## SOURCE TEXT

Start of Block

Acknowledged as one of the leaders of the October Club by 1712, Annesley took a prominent part in the promulgation of the ministry’s peace policy, being nominated to the committees of 17 Jan. 1712 and 6 June, which drew up separate addresses of thanks for the communication of the peace terms. Moreover, he chaired the committee of the whole House which considered the Barrier Treaty on 13 and 14 Feb. A trenchant critic of the Duke of Marlborough (John Churchill†), he had written to William, now archbishop, King in Dublin

I hope the dismission of the general from all his employments will be no ungrateful news to your Grace, or to others in Ireland, considering what has been proved against him in Parliament; had any other person been concerned in that of the poor soldiers’ bread, the Commons would have called it notorious bribery and corruption, but you see what great regard is paid to a great man . . . I have great hopes of a peace, and that we shall have no further occasion for armies and generals abroad; if the war continues I know not which way we shall find funds for carrying it on.

End of Block

## SUPPLIED INFORMATION

Start of Block

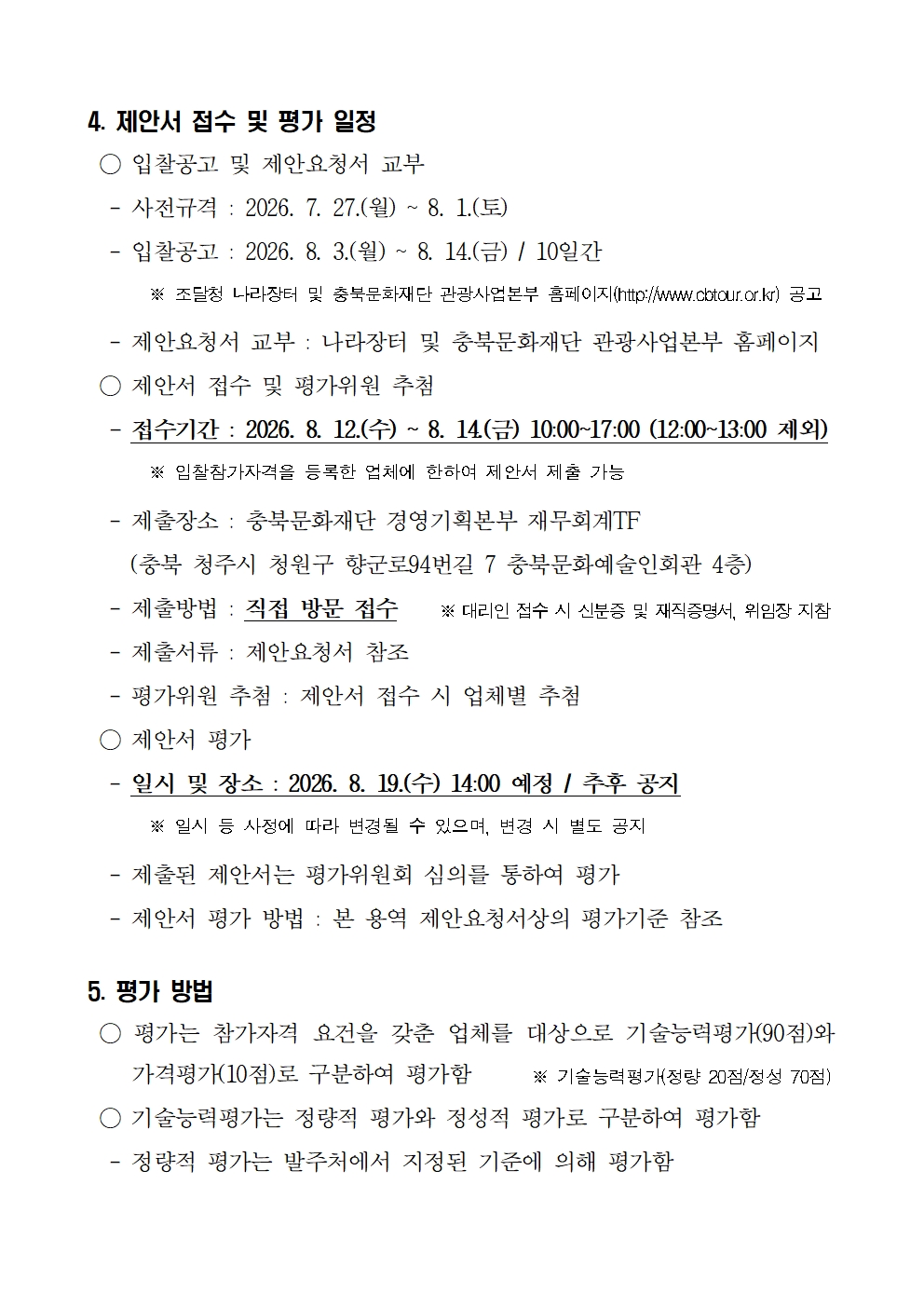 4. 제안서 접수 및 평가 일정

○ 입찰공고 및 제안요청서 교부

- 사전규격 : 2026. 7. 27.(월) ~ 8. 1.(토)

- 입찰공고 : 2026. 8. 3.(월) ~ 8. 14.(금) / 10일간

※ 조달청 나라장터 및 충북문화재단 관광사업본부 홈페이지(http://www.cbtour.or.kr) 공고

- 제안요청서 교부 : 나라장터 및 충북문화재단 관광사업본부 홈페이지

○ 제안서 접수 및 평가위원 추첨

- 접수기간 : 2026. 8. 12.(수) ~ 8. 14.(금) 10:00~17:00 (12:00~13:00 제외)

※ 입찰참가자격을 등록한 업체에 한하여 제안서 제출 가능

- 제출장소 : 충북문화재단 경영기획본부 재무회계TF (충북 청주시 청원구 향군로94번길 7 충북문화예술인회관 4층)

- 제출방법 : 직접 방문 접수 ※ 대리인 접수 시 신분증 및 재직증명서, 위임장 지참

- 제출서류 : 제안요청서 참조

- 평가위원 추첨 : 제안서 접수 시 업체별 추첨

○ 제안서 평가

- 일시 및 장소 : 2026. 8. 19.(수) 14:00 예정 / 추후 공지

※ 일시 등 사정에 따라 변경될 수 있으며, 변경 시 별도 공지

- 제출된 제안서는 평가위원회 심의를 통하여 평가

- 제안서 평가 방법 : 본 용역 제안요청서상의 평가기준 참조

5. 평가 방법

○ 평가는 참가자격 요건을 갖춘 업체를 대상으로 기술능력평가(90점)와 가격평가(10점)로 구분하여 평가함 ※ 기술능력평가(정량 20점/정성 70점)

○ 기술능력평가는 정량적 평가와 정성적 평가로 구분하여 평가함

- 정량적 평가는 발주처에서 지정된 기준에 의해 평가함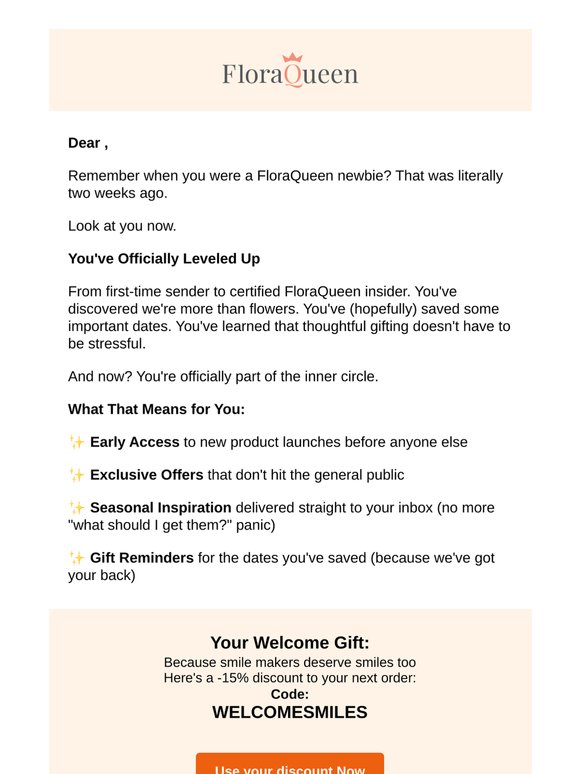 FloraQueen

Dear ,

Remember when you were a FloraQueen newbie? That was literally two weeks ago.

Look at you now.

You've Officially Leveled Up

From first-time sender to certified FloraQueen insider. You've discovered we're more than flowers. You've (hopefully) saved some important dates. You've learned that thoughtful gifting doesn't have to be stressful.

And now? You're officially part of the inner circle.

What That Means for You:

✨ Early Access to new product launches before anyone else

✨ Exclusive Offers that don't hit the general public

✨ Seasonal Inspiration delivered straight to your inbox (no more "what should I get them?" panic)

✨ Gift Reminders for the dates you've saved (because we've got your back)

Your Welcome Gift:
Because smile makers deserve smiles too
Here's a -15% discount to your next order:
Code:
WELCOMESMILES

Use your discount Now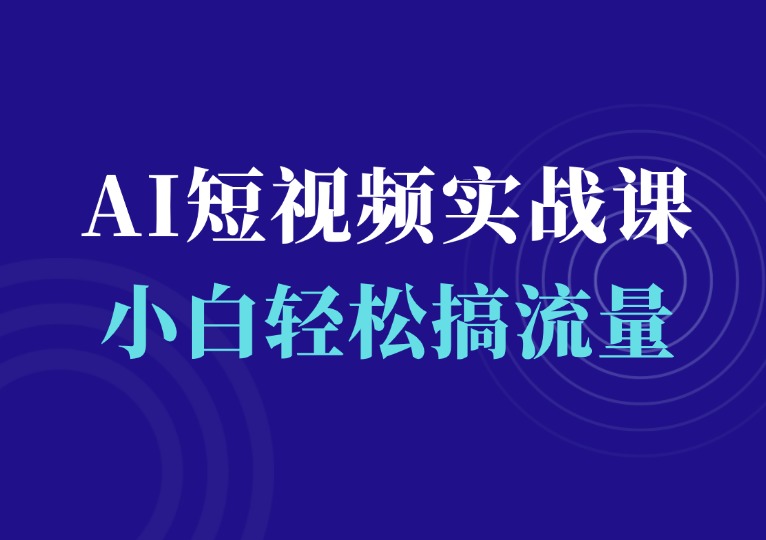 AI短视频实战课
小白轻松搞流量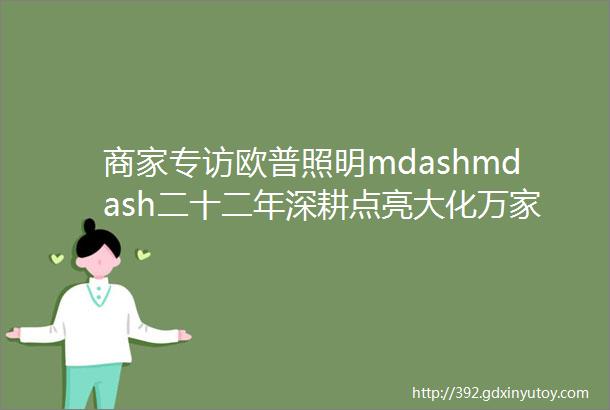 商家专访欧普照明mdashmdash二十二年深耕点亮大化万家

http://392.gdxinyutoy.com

End of Block

## INSTRUCTIONS TO FOLLOW
Please duplicate, word for word, the part of the Annesley passage that opens with the words containing "I hope the dismission" and closes with "carrying it on.". Nothing in the entries is needed here.

## TASK OUTPUT
I hope the dismission of the general from all his employments will be no ungrateful news to your Grace, or to others in Ireland, considering what has been proved against him in Parliament; had any other person been concerned in that of the poor soldiers’ bread, the Commons would have called it notorious bribery and corruption, but you see what great regard is paid to a great man . . . I have great hopes of a peace, and that we shall have no further occasion for armies and generals abroad; if the war continues I know not which way we shall find funds for carrying it on.